« il a fait une grosse erreur » … Walid Regragui reprend Christian Kofane de volée
Alors que le Maroc s’apprête à affronter le Nigeria mercredi en demi-finale de la CAN 2025, le sélectionneur Walid Regragui n’a pas manqué de réagir à une déclaration qui avait fait beaucoup parler avant le quart de finale gagné face au Cameroun (2-0). Interrogé sur l’ambiance au stade Prince Moulay Abdellah, le sélectionneur marocain a adressé une réponse aussi ferme que malicieuse à … Christian Kofane.
Avant le quart de finale de la CAN 2025, le jeune attaquant du Bayer Leverkusen avait tenté de banaliser l’environnement de Rabat. Fort de sa récente expérience en Bundesliga, le Camerounais de 19 ans avait estimé que la pression exercée par le public marocain serait moindre que celle vécue au Signal Iduna Park de Dortmund.
Une déclaration perçue comme provocatrice par une partie des supporters des Lions de l’Atlas, déjà très mobilisés après avoir progressivement transformé le Stade Prince Moulay Abdellah en véritable forteresse au fil du tournoi. Le sélectionneur marocain Walid Regragui n’a pas manqué de rafraîchir la mémoire à Kofane ce mardi en conférence de presse.
Regragui répond à Kofane ! « Les supporters marocains sont exceptionnels. Le joueur (Kofane, ndlr) qui a dit ne pas être impressionné en se comparant à Dortmund a fait une grosse erreur : il ne fallait pas tenir ce discours » , a lancé Regragui avec un sourire. Avant de conclure, sans détour : « Quand on joue au Maroc, il n’y a que des supporters marocains, ce stade est difficile pour tous les adversaires » , a précisé le technicien marocain.

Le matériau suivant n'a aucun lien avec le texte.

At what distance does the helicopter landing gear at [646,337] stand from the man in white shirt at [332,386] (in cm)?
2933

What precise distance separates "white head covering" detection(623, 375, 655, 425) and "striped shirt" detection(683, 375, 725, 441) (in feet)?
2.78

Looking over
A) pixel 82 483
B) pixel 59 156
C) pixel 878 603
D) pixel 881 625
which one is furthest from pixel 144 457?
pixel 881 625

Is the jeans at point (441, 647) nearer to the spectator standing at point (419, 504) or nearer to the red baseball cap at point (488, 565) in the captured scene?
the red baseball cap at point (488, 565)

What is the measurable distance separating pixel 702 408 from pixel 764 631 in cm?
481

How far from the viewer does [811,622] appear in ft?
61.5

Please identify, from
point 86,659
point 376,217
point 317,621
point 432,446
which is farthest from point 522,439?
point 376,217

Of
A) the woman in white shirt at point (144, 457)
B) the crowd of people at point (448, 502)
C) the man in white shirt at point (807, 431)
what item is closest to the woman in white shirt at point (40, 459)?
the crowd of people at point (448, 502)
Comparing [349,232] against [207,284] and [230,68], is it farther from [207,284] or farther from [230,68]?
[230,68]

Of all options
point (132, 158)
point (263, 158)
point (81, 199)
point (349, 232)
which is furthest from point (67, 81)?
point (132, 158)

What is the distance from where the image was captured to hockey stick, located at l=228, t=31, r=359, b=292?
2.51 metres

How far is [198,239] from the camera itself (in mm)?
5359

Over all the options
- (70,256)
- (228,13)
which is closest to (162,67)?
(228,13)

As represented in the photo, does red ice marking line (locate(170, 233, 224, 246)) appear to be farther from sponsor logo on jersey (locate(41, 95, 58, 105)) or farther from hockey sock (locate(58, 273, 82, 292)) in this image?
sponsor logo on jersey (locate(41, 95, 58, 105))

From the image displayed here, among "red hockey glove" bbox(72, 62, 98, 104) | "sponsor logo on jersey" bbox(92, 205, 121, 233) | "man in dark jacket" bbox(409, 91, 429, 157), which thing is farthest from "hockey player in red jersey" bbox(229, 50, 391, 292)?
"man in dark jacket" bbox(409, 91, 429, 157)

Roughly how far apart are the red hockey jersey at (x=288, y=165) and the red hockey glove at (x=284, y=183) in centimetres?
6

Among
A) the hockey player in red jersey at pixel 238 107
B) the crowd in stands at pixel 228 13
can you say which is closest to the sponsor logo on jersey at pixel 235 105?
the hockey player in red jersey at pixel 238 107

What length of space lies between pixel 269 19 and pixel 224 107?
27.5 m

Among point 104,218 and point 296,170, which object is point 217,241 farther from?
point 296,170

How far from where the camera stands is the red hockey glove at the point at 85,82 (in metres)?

La sortie de Kofane a galvanisé le public marocain
Face au Cameroun, l’ambiance a été à la hauteur de l’enjeu, avec plus de 60 000 spectateurs acquis à la cause marocaine, sifflant chaque possession adverse et poussant les coéquipiers d’Achraf Hakimi dans les moments clés.
Le prometteur attaquant savait qu’il prenait un risque en tenant ce discours avant un quart de finale face au pays hôte. En cas de défaite, la moindre phrase pouvait se retourner contre lui. Le scénario lui a donné raison… à l’envers. Battus 2-0, les Lions Indomptables ont quitté la compétition, et le public marocain a clairement joué son rôle de douzième homme.
Sans animosité excessive, la sortie de Regragui sonne surtout comme un rappel : à la CAN, et plus encore à domicile, le contexte, l’histoire et la ferveur populaire comptent au moins autant, voire plus que l’expérience des grands stades européens.